Last week a former wrestling promoter named Don “Moose” Lewis announced his intention to start up a new basketball league called the “All-American Basketball Alliance,” or AABA. In this league only U.S. born players of Caucasian parents would be allowed to play and coach. The proposal was for teams in 12 cities across the southeast, with its headquarters in Atlanta (See here and here )
News of this proposal first appeared last week in the Augusta Chronicle in which Lewis was interviewed. Since then the story has received little attention from news outlets, especially “major” outlets like CNN. Of those who have covered the story, many say that people like Lewis are ridiculous and/or silly, even to the point where one has assumed it must be a hoax? Perhaps it was, but if so, why would Lewis choose this topic? Is he trying to spark a conversation on the issue?

During his interview with the Chronicle, Lewis made the following comment as to whether he thought such a league would be racist:

There’s nothing hatred about what we’re doing. I don’t hate anyone of color. But people of white, American-born citizens are in the minority now. Here’s a league for white players to play fundamental basketball, which they like.

This comment underscores the point that even when racists engage in overtly racist acts, they refuse to call it racist (Bonilla-Silva, Racism Without Racists). However, I’m interested not so much in Lewis’ comments or the league itself (which probably won’t see the light of day) but the response to the issues Lewis has raised, especially by white Americans. I have yet to see a more developed critique of this line of thinking, such as that from Charles Barkley (from here):

It’s just blatantly racist if you look at the code words used. I don’t take it seriously, but it just lets you know there’s blatant racism out there. It lets you know, as a black man, there are people out there who don’t like you.
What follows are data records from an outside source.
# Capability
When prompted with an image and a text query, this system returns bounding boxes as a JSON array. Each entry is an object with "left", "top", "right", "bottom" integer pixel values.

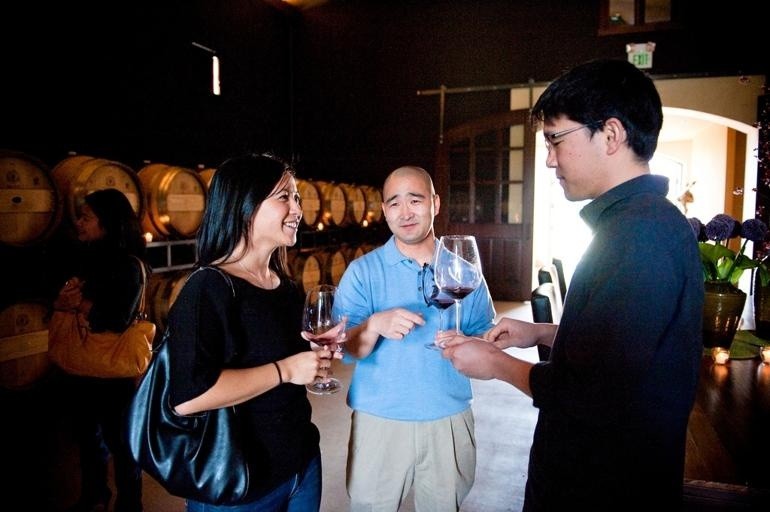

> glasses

[
  {"left": 422, "top": 264, "right": 441, "bottom": 307},
  {"left": 545, "top": 120, "right": 602, "bottom": 149}
]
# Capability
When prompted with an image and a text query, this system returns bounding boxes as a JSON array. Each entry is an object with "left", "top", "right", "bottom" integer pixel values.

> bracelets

[{"left": 272, "top": 359, "right": 286, "bottom": 386}]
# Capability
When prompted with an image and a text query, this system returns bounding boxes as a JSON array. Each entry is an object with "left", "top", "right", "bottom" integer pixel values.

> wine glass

[
  {"left": 424, "top": 262, "right": 455, "bottom": 354},
  {"left": 302, "top": 285, "right": 343, "bottom": 396},
  {"left": 434, "top": 234, "right": 483, "bottom": 336}
]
Barkley’s reference to “code words” is right on point. The title of the proposed league is a good place to start, and something that one still hears every now and again; i.e., that “American” is synonymous with “white.” Second, Lewis talks about starting such a league because people yearn for “fundamentals” basketball and an alternative to “street” ball, which he argues has taken over the NBA. The notion that black players don’t play with “fundamentals,” while insinuating that white players do, is rooted in the white racial frame that whites are inherently rational and blacks are incapable of “civilized” activity. This frame of thinking continues with the proposed league limiting the amount of tattoos players have. Considering that tattoos have become almost blasé in today’s society, only those worn by African Americans get criticized. Finally, Lewis made reference to unique examples like the recent incident involving Gilbert Arenas and Javaris Crittendon bringing guns into the team locker room as emblematic of why he feels a need for a new league. This is a classic ecological fallacy in which an exception is used to categorize the entire group.
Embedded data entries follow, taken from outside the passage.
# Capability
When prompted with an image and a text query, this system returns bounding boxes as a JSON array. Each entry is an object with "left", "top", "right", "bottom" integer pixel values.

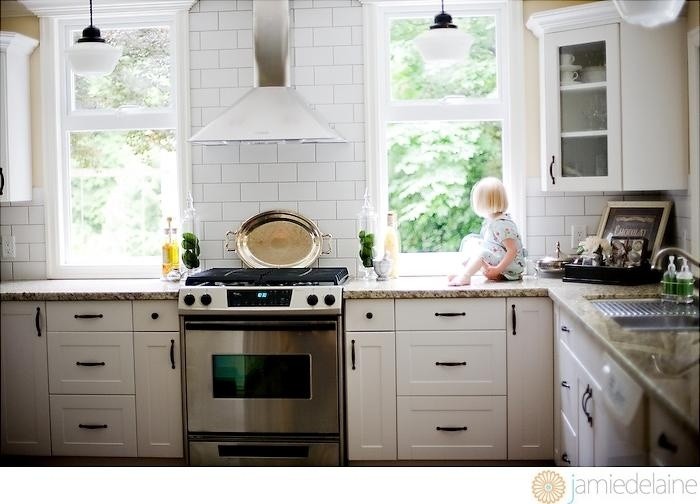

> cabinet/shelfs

[
  {"left": 0, "top": 31, "right": 39, "bottom": 203},
  {"left": 524, "top": 0, "right": 688, "bottom": 195},
  {"left": 554, "top": 300, "right": 579, "bottom": 467},
  {"left": 132, "top": 296, "right": 192, "bottom": 461},
  {"left": 344, "top": 299, "right": 397, "bottom": 461},
  {"left": 650, "top": 394, "right": 700, "bottom": 466},
  {"left": 579, "top": 330, "right": 649, "bottom": 466},
  {"left": 1, "top": 300, "right": 52, "bottom": 459},
  {"left": 45, "top": 300, "right": 138, "bottom": 459},
  {"left": 394, "top": 298, "right": 509, "bottom": 462},
  {"left": 506, "top": 297, "right": 554, "bottom": 463}
]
My concern is our inability to acknowledge just how much support there is out there for Lewis’ opinions, if not for such a league. Perhaps if this was indeed a hoax, the dialogue could be revealing. The white racial frame places a filter over our eyes that affects the way we see things. For example, it is common to hear comments of how a black player is naturally gifted while focusing on the “fundamentals” of a good white player, and how he’s intelligent. Meanwhile, this frame affects our discourse, such as using animal imagery when describing players’ performances, including phrases like “beast on the boards” or calling linemen’s hands “paws” when they knock down balls at the line of scrimmage…do you hear such terminology used for white players?

A Harris Interactive poll taken last year found that pro basketball has declined considerably in popularity . Is this due to white racism? The percentage of black players has actually remained steady over the years (though the NBA has increased its number of international players significantly), so is it something more specific than color of the players on the court?